Furthermore, in our spiritual relation toward those who occupy about the same plane of development with ourselves, the same principle of sympathy with the best possible attainment should be the rule. To rejoice in the failure of others, to accentuate in our thinking and in our conversation the faults of others, to triumph at their expense, is the utterly unspiritual attitude. To desire that others may manifest the excellence that is latent in them—be it like to or different from our own, to desire that they shall have credit for every excellence they possess, and to sedulously aid them in developing such excellence as they can attain to, that is the spiritual attitude.
I have spoken of superiors and equals, of our attitude toward those who are more developed than we are, and toward those who are about equally developed; but my address to-day will be mainly occupied with our duty toward those who are or seem to be wholly undeveloped. The fundamental principle of Ethics is that every human being possesses indefeasible worth. It is comparatively easy to apply the principle of anticipating our neighbor's latent talents to the highly gifted, to the great authors, scientists, statesmen, artists, and even to the moderately gifted, for their worth is, in part, already manifested in their lives. But it is not so easy to apply or justify the principle in the case of the obscure masses, whose lives are uneventful, unilluminated by talent, charm, or conspicuous service, and who, as individuals at least, it might appear, could well be spared without impairing the progress of the human race. And yet this doctrine of the worth of all is the cornerstone of our democracy. Upon it rests the principle of the equal rights of even the humblest before the law, the equal right of all to participate in the government. It is also the cornerstone of all private morality; for unless we accept it, we cannot take the spiritual attitude toward those who are undeveloped.
The doctrine, then, that every man possesses indefeasible worth is the basis of public morality, and at the same time the moral principle by which our private relations to our fellow-men are regulated. What does it mean to ascribe indefeasible worth to every man? It means, for instance, that human beings may not be hunted and killed in sport as hunters kill birds or other game; that human beings may not be devoured for food as they have been by cannibals or sometimes by men in starvation camps when hard pressed by hunger; that human beings may not be forced to work without pay, or in any way treated as mere tools or instruments for the satisfaction of the desires of others. This, and more to the same purpose, is implied in the ascription of indefeasible worth to every man. Moreover, on the same principle, it follows that it is morally wrong to deprive another of the property which he needs for his livelihood or for the expression of his personality, and to blast the reputation of another—thereby destroying what may be called his social existence. And it also follows that a society is morally most imperfect, the conditions of which are such that many lives are indirectly sacrificed because of the lack of sufficient food, and that many persons are deprived of their property through cunning and fraud. The life of animals we do take, and whatever secret compunction we may have in the matter, the most confirmed vegetarian will not regard himself in the light of a cannibal when he partakes of animal food. The liberty of animals we do abridge without scruple; we harness horses to our carriages, regardless of what may be their inclinations, and we do not regard ourselves as slaveholders when we thus use them. Why is there this enormous distinction between animals and men? Are the Hottentots so greatly elevated above the animal level; are the lowest classes of negroes so much superior in intelligence to animals? Have the black race and the brown race any claim to be treated as the equals of the white? Among white men themselves is there not a similar difference between inferiors and superiors? Such questions naturally suggest themselves; and they have been asked at all times. It seems obvious that value should be ascribed to those who possess genius or even talent, or at least average intelligence; but why should value be ascribed to every human being just because he wears the human form?

**Required work:**
**1)** From the passage on indefeasible worth, list the examples it gives of the highly gifted.
**2)** In the passage on indefeasible worth, rewrite everything from "Furthermore, in our" down to "the spiritual attitude.", replacing "sedulously" with "diligently".

**Source material:**
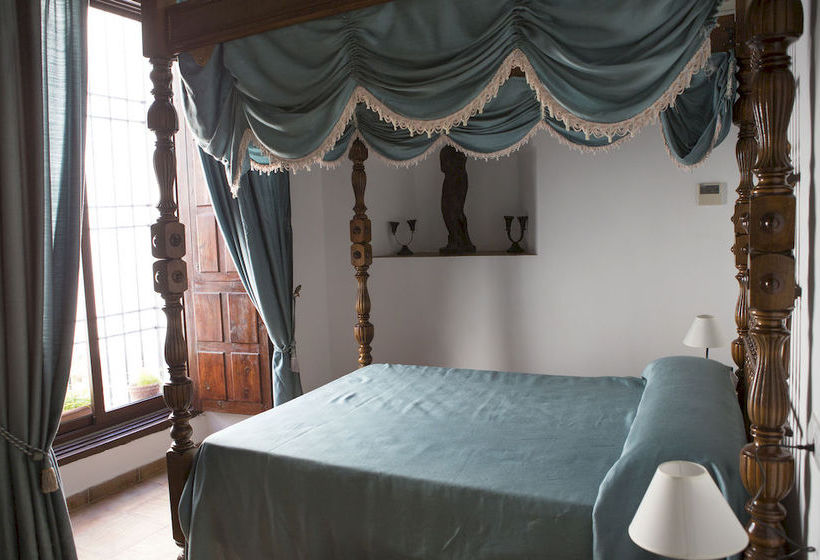 Hostal Palacio Del Corregidor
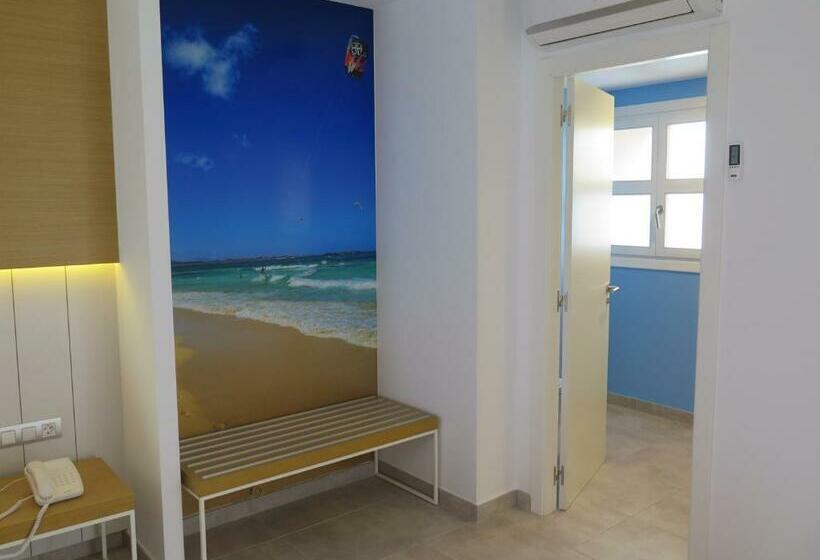 Номер Deluxe, Labranda Bahia De Lobos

**Task-by-task solutions:**
**1)** authors, scientists, statesmen, artists

**2)**
Furthermore, in our spiritual relation toward those who occupy about the same plane of development with ourselves, the same principle of sympathy with the best possible attainment should be the rule. To rejoice in the failure of others, to accentuate in our thinking and in our conversation the faults of others, to triumph at their expense, is the utterly unspiritual attitude. To desire that others may manifest the excellence that is latent in them—be it like to or different from our own, to desire that they shall have credit for every excellence they possess, and to diligently aid them in developing such excellence as they can attain to, that is the spiritual attitude.